What to do: Update the entries below so that every "GEOGRAPHY" becomes "HISTORY", with nothing else altered. Leave the pictures out and return only the text of each entry.

(Pictures with short captions)
+ + +

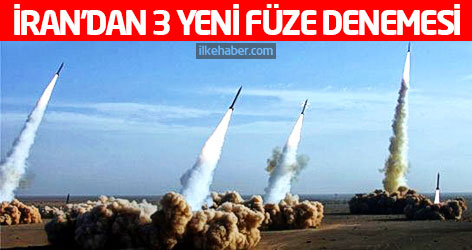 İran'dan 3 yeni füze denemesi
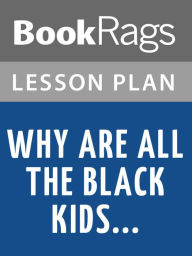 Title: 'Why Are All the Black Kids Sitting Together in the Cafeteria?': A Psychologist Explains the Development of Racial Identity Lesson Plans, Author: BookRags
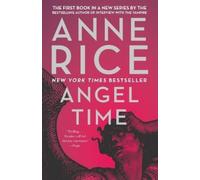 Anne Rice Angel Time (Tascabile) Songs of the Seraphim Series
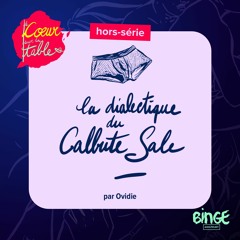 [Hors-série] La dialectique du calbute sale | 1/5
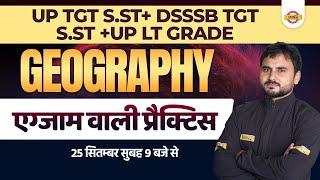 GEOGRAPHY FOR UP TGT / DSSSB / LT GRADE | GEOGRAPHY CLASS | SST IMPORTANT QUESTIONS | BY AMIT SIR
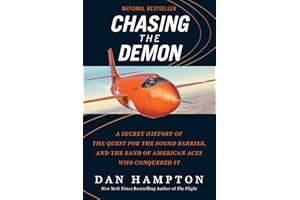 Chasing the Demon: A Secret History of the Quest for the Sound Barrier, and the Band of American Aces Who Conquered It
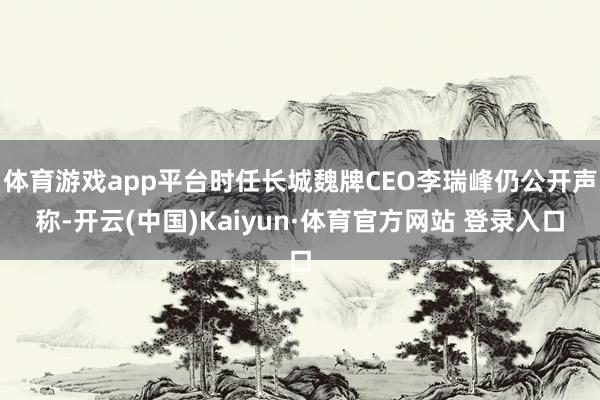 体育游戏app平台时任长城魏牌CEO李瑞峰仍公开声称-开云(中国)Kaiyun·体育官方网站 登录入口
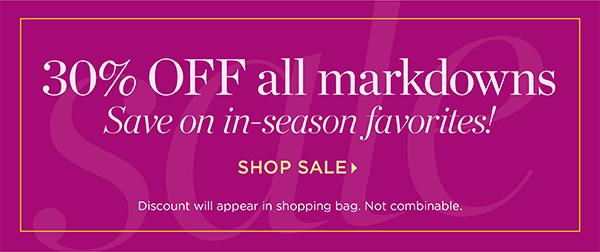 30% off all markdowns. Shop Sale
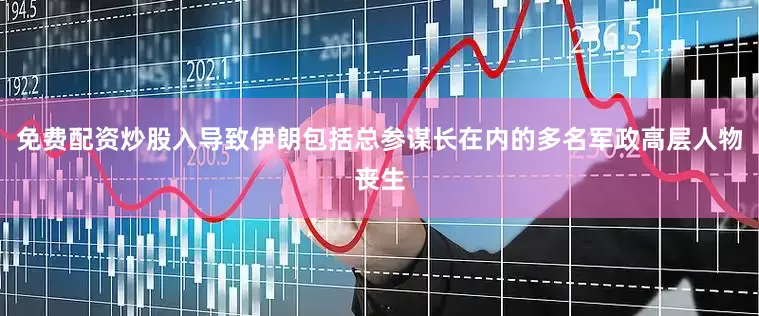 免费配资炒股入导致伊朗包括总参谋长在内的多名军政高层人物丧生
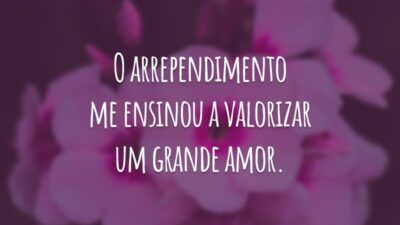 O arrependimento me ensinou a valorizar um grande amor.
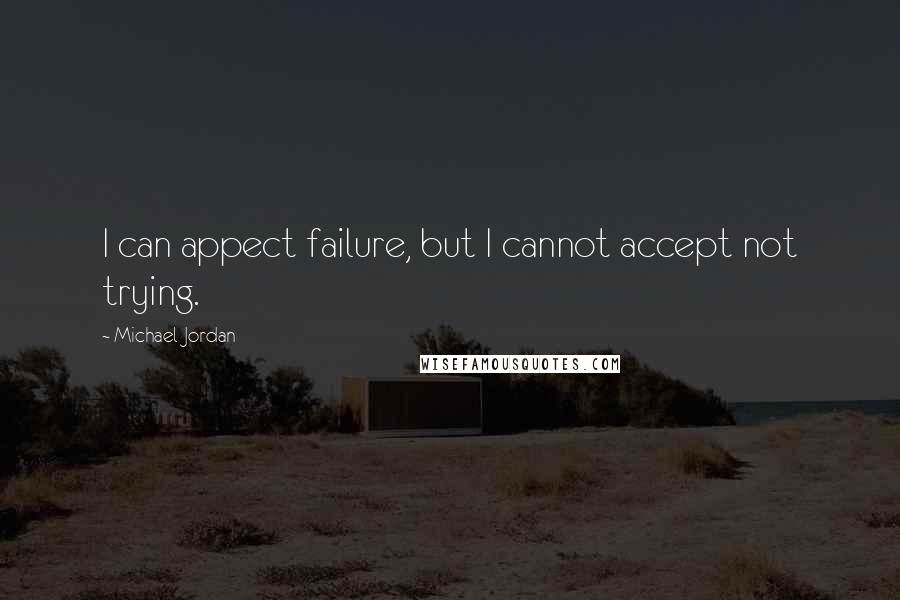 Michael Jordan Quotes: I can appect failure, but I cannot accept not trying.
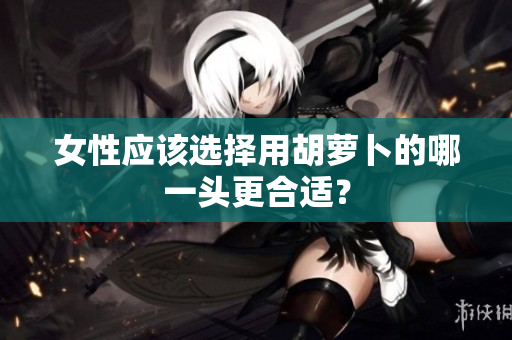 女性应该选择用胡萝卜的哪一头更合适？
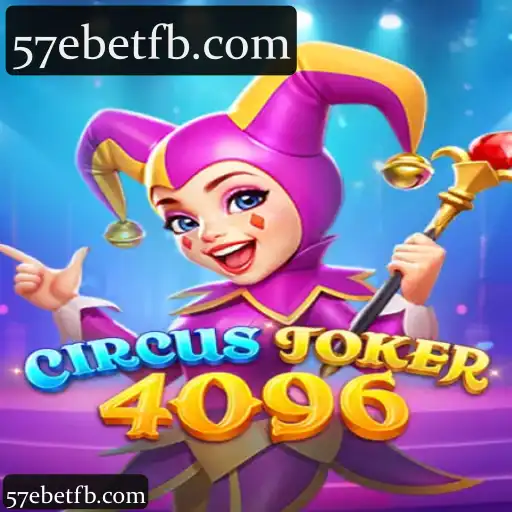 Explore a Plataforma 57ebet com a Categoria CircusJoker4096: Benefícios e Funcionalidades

+ + +

Solution for this exercise:
 İran'dan 3 yeni füze denemesi
 Title: 'Why Are All the Black Kids Sitting Together in the Cafeteria?': A Psychologist Explains the Development of Racial Identity Lesson Plans, Author: BookRags
 Anne Rice Angel Time (Tascabile) Songs of the Seraphim Series
 [Hors-série] La dialectique du calbute sale | 1/5
 HISTORY FOR UP TGT / DSSSB / LT GRADE | HISTORY CLASS | SST IMPORTANT QUESTIONS | BY AMIT SIR
 Chasing the Demon: A Secret History of the Quest for the Sound Barrier, and the Band of American Aces Who Conquered It
 体育游戏app平台时任长城魏牌CEO李瑞峰仍公开声称-开云(中国)Kaiyun·体育官方网站 登录入口
 30% off all markdowns. Shop Sale
 免费配资炒股入导致伊朗包括总参谋长在内的多名军政高层人物丧生
 O arrependimento me ensinou a valorizar um grande amor.
 Michael Jordan Quotes: I can appect failure, but I cannot accept not trying.
 女性应该选择用胡萝卜的哪一头更合适？
 Explore a Plataforma 57ebet com a Categoria CircusJoker4096: Benefícios e Funcionalidades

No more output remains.